TEXT:
+++
Assembly Objectives¶
The objective specification and decomposition patterns referenced throughout Assembly › Objectives draw on the 2024-2026 agentic-planning research lineage. This page catalogs the canonical patterns, their measured outcomes, and the selection criteria the platform uses when configuring a Unitt's Objectives for a given workload.
Primary Objective Specification¶
The Anthropic multi-agent research system engineering post identifies objective ambiguity as the number-one driver of duplicated work in multi-agent systems; when the lead agent issued vague instructions ("research the semiconductor shortage"), one subagent investigated the 2021 automotive chip crisis while two others duplicated 2025 supply-chain searches. The fix is a per-agent contract containing: objective, output format, tool / source guidance, and clear task boundaries. Modern guidance favors outcome-shaped objectives (a verifiable end state) over task-shaped objectives (an imperative procedure), because outcomes survive replanning while procedures break under tool drift.
Sub-Objective Decomposition¶
The dominant 2024-2026 patterns:
- Plan-and-Solve / PS+ prompting (Wang et al., ACL 2023) prepends "devise a plan, then carry it out" to reduce missing-step errors.
- Plan-and-Execute (LangGraph) separates a Planner node from Executor nodes via a conditional edge; faster than ReAct because executors do not re-consult the large planner per step.
- HTN / ChatHTN (Muñoz-Avila 2025) keeps a symbolic HTN planner and queries the LLM only when no decomposition method applies, retaining soundness.
- MetaGPT encodes SOPs as assembly-line role prompts (PM → Architect → PM → Engineer) with structured handovers (PRDs, file lists, interface definitions) to eliminate idle chatter.
AgentBoard (NeurIPS 2024 Oral) operationalizes evaluation of decomposition quality via a progress rate metric, validated at Pearson > 0.95 vs human raters.
Outcome Definitions¶
Modern outcome oracles are tiered: deterministic scorers (regex, JSON-schema validation, state-hash, unit tests, exact match) where applicable, and LLM-as-Judge only for subjective dimensions. The CANDOR multi-agent JUnit framework (Hallucination-to-Consensus, 2025) shows specialized agents generating oracles in predicate logic for verifiable conditions. τ-bench (Sierra, ICLR 2025) added the pass^k metric (probability all k consecutive trials succeed); GPT-4o-class agents drop to pass^8 < 25% in retail. Cost-per-success is now a release metric: τ-bench plots a cost-vs-accuracy Pareto frontier.
Constraint Specification¶
The OWASP Top 10 for Agentic Applications (2026 release, December 2025) elevates Excessive Agency as a core threat. Mitigations: Least-Agency (extension of PoLP; minimum autonomy to complete the task), per-tool profiles restricting permissions / data / functionality, explicit human confirmation for sensitive tools, isolated execution environments with enforced network policies, identity isolation plus memory erasure between tasks, and a central policy engine that checks every sensitive action.
+++
AVAILABLE DATA:

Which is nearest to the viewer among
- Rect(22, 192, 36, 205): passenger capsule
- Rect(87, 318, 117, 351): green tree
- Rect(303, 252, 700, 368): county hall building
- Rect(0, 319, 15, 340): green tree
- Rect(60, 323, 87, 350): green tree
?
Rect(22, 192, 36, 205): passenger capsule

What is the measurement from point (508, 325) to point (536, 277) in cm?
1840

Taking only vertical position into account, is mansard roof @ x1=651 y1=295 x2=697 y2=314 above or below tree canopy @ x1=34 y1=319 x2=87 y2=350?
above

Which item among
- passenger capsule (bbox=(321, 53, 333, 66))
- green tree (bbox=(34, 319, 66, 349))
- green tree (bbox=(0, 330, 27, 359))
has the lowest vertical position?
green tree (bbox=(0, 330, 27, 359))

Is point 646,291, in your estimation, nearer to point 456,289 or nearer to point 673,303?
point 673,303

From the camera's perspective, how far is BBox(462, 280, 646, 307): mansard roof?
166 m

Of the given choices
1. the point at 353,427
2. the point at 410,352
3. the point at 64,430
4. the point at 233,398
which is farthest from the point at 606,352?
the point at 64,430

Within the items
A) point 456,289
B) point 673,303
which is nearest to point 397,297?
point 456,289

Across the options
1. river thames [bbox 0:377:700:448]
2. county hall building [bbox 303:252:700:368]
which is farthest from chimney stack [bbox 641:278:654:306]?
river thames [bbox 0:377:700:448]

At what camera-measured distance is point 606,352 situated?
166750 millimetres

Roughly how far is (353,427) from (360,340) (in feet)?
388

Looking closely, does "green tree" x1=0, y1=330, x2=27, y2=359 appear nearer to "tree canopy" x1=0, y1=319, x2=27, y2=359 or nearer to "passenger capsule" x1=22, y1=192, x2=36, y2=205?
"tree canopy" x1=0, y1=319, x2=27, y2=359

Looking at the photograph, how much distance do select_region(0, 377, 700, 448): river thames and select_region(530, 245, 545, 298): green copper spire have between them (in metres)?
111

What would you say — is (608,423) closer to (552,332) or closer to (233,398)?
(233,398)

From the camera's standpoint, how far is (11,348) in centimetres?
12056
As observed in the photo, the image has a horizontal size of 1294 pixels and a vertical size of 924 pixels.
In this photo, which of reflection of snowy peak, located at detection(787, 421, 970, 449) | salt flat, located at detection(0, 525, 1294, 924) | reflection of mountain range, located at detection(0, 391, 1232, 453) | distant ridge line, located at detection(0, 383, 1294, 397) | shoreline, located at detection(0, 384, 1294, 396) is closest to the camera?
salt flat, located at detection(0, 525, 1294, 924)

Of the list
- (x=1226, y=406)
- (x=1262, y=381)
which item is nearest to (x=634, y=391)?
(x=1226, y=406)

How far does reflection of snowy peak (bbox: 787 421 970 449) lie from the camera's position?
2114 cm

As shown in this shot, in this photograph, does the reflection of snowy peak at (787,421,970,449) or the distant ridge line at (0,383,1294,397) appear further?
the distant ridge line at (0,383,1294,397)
+++
LIST OF TASKS:
[1] Decide whether each statement agrees with the Assembly Objectives text. Answer yes or no for each, and quote the words of the text that decide it.
(a) In Plan-and-Execute, executors consult the planner again at every step.
(b) ChatHTN queries the LLM only when no decomposition method applies.
(c) Modern guidance prefers task-shaped objectives to outcome-shaped objectives.
[2] Reproduce the passage of the Assembly Objectives text that starts at "- Plan-and-Execute (LangGraph)" and ends at "planner per step.".

OUTPUTS BY TASK:
[1]
(a) No: "executors do not re-consult the large planner per step"
(b) Yes: "queries the LLM only when no decomposition method applies"
(c) No: "Modern guidance favors outcome-shaped objectives (a verifiable end state) over task-shaped objectives (an imperative procedure)"

[2]
- Plan-and-Execute (LangGraph) separates a Planner node from Executor nodes via a conditional edge; faster than ReAct because executors do not re-consult the large planner per step.